I never thought I'd agree with anything Pat Robertson said, but this is an
extremely sensible position. California's (and the US in general) prison
population and associated expenditure has exploded, while we cut spending in
places like education.

Look at this picture: [0]. Has this huge runup in the prison population made
us any safer?

I realize I'm probably preaching to the choir -- that HN tends to be younger
and liberal on social issues -- but the needless imprisonment of thousands has
ruined many lives.

> _He attributed much of the problem of overpopulated jails to a “liberal
> mindset to have an all-encompassing government.”_

Didn't the War on Drugs start under Reagan? The huge runup in the prison
population began in the 1980s. Whatever.

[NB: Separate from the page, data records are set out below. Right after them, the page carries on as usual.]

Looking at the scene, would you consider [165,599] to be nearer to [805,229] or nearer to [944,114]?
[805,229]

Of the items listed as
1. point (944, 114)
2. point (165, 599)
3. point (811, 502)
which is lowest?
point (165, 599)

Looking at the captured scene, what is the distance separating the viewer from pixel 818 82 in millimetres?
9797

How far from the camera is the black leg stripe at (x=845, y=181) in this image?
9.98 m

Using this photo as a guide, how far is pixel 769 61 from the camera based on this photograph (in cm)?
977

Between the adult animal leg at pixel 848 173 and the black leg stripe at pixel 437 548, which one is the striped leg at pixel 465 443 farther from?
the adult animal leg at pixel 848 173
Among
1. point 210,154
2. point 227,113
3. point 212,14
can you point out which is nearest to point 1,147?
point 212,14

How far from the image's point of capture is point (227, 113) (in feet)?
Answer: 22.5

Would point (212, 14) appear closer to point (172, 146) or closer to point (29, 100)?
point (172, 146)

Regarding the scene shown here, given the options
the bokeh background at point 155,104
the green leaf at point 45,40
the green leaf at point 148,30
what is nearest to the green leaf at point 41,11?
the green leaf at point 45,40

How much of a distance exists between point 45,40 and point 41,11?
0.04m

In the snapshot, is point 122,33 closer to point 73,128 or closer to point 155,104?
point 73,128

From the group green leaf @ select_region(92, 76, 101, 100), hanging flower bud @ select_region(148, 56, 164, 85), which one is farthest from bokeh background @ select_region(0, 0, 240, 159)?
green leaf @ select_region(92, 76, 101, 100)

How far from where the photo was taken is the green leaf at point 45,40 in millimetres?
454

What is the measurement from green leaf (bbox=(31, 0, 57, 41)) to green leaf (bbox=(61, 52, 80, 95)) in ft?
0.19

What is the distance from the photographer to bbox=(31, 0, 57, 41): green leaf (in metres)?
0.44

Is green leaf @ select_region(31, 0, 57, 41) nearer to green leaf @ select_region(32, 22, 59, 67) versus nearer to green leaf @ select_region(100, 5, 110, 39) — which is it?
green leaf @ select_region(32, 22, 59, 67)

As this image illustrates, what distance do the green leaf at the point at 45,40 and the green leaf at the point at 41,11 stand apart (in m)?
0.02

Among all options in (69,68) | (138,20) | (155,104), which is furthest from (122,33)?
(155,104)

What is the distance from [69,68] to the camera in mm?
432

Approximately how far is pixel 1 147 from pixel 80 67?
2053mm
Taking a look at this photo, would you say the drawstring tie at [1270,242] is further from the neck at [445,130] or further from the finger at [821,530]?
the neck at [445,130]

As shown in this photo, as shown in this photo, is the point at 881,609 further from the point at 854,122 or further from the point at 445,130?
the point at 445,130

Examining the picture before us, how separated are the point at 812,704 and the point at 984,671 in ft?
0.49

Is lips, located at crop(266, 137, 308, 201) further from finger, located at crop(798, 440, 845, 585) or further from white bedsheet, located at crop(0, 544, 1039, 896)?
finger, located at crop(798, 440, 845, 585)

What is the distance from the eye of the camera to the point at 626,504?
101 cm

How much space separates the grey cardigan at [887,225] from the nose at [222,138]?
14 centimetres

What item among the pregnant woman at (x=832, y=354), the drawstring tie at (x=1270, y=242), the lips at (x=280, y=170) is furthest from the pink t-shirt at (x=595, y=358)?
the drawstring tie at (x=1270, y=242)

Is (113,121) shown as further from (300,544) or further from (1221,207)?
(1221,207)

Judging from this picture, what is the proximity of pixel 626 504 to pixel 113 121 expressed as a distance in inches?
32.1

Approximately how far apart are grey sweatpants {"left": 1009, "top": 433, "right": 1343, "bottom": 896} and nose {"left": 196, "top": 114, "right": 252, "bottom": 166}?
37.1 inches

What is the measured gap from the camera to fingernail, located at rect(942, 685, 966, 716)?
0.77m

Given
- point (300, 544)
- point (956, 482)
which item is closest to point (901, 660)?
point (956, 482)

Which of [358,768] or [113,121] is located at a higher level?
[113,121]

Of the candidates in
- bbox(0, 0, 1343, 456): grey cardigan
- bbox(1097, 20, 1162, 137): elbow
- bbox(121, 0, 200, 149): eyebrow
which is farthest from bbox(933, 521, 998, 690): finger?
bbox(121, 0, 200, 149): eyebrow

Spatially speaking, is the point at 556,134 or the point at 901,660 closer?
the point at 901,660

As long as more people support
changing our current prison system, they can give whatever reasons they want.

[0]
[http://en.wikipedia.org/wiki/File:US_incarceration_timeline-...](http://en.wikipedia.org/wiki/File:US_incarceration_timeline-
clean-fixed-timescale.svg)

------
shingen
Hasn't succeeded... that's one way to frame the extraordinary disaster of
death and mayhem that the 'war on drugs' has been.

If we had to tally the financial toll, the community toll, the prison toll,
the fiscal toll, the death toll --- you'd have to break out the Korean and
Vietnam wars to find a good comparison.